(Dataset items)
※ ※ ※
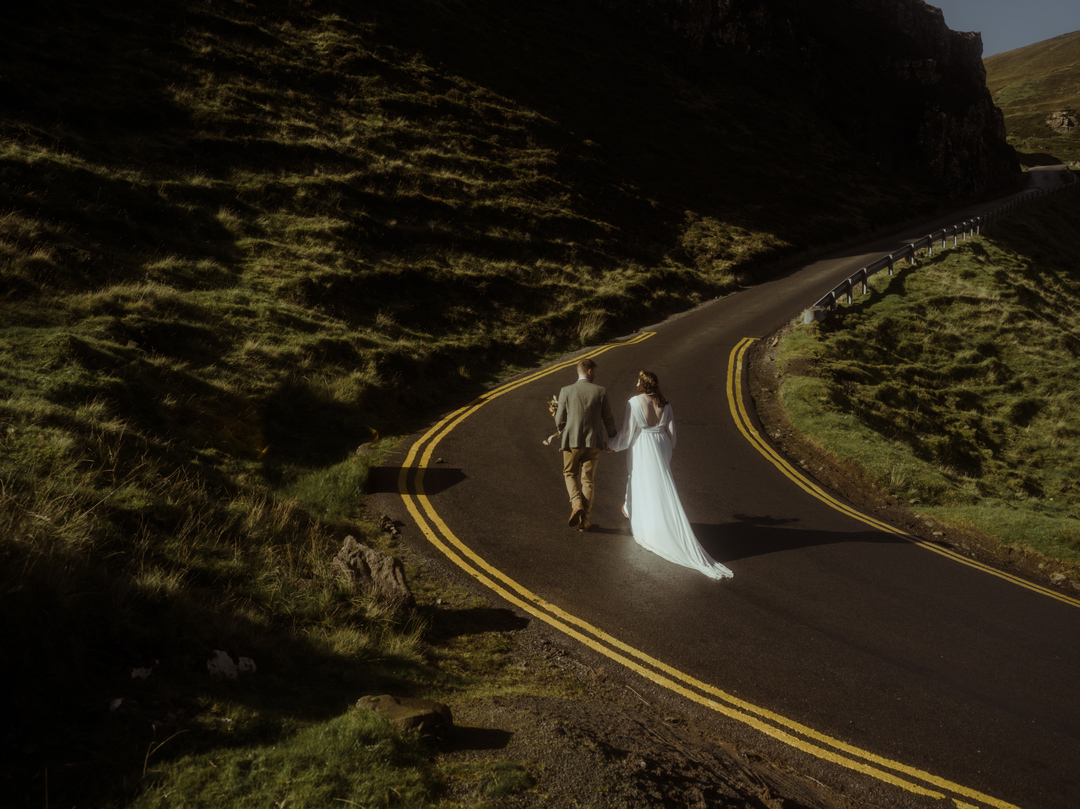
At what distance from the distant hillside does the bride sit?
11663 cm

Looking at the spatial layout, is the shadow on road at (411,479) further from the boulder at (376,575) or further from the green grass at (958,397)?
the green grass at (958,397)

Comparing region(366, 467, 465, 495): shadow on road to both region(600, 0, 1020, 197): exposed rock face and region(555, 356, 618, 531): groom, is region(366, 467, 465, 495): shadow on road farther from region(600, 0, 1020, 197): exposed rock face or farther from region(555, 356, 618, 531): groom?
region(600, 0, 1020, 197): exposed rock face

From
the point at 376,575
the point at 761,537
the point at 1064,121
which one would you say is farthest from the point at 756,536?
the point at 1064,121

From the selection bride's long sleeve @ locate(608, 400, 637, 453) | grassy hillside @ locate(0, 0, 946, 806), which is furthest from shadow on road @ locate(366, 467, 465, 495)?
bride's long sleeve @ locate(608, 400, 637, 453)

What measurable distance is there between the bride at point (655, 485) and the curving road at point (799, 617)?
266 mm

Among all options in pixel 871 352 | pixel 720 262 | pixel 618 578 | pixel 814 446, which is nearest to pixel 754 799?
pixel 618 578

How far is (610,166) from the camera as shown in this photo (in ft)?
118

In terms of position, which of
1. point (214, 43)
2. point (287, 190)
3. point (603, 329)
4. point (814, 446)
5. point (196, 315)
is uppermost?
point (214, 43)

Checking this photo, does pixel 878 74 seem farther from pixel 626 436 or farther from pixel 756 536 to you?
pixel 626 436

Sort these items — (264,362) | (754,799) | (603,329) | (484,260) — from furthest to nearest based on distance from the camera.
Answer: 1. (484,260)
2. (603,329)
3. (264,362)
4. (754,799)

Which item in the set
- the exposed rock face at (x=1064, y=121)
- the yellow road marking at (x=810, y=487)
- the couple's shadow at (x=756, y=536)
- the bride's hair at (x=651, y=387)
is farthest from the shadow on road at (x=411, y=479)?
the exposed rock face at (x=1064, y=121)

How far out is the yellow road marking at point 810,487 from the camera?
8.64 m

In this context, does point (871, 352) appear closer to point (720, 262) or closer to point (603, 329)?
point (603, 329)

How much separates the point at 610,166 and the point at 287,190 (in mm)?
19416
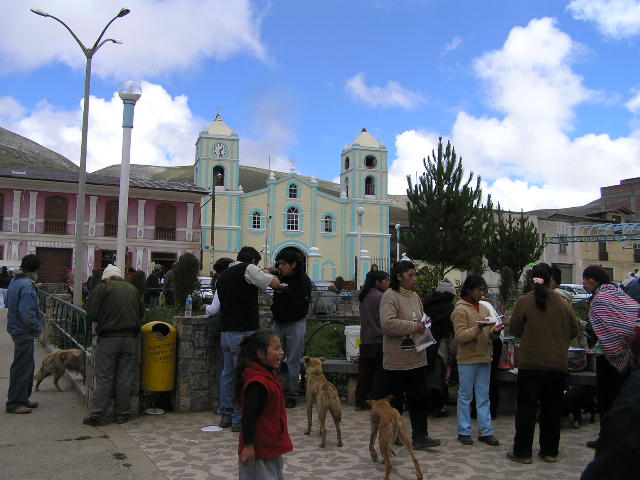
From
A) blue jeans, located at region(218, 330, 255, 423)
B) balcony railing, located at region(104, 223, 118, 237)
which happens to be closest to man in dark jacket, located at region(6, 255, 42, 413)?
blue jeans, located at region(218, 330, 255, 423)

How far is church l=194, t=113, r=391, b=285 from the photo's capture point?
4734cm

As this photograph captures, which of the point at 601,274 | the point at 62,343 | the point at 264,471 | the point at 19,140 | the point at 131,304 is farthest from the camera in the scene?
the point at 19,140

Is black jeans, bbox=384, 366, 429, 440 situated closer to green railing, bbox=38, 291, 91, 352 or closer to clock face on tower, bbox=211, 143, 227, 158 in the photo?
green railing, bbox=38, 291, 91, 352

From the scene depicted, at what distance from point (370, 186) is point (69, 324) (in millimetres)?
44709

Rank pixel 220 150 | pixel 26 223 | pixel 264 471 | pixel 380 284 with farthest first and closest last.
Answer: pixel 220 150 → pixel 26 223 → pixel 380 284 → pixel 264 471

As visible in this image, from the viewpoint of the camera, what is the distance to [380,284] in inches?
264

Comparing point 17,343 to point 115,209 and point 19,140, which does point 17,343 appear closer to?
point 115,209

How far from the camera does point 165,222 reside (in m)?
36.9

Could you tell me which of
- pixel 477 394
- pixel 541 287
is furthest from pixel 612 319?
pixel 477 394

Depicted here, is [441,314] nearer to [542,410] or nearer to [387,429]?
[542,410]

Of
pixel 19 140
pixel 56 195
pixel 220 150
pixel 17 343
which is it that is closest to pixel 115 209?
pixel 56 195

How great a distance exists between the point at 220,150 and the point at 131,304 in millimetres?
44040

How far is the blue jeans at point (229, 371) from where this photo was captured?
592 cm

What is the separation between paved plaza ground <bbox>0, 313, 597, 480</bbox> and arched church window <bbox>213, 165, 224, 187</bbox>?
42.8 m
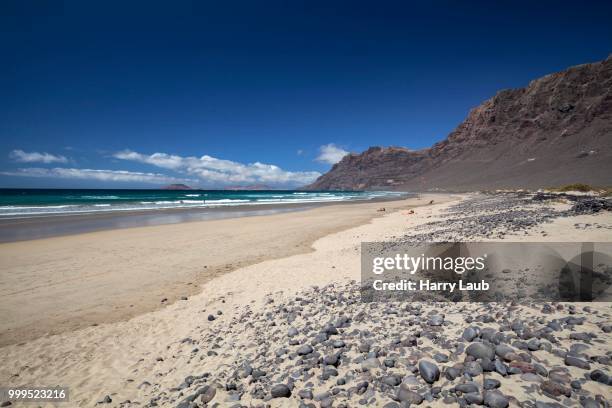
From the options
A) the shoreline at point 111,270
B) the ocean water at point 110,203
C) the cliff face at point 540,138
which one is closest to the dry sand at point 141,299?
the shoreline at point 111,270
※ ※ ※
Copy nothing outside the span: please output the lines from the one with "As visible in" through the end of the entries above, and skip the pictures.

As visible in this image, from the viewpoint of the camera, what is the distance to [380,284] in inches?
264

Comparing point 17,343 to point 115,209 and point 19,140, which does point 17,343 appear closer to?
point 115,209

How far from the camera does point 165,222 reside (in m)?
36.9

Could you tell me which of
- pixel 477 394
- pixel 541 287
is furthest from pixel 612 319?
pixel 477 394

Depicted here, is [441,314] nearer to [542,410] or nearer to [387,429]?
[542,410]

Of
pixel 19 140
pixel 56 195
pixel 220 150
pixel 17 343
which is it that is closest to pixel 115 209?
pixel 56 195

How great a distance exists between the point at 220,150 and the point at 131,304 in millimetres?
44040

How far is the blue jeans at point (229, 371) from where this photo was captured?
592 cm

What is the separation between paved plaza ground <bbox>0, 313, 597, 480</bbox> and arched church window <bbox>213, 165, 224, 187</bbox>?
42.8 m
From the options
A) the shoreline at point 111,270
B) the ocean water at point 110,203
C) the cliff face at point 540,138
which one is closest to the dry sand at point 141,299?
the shoreline at point 111,270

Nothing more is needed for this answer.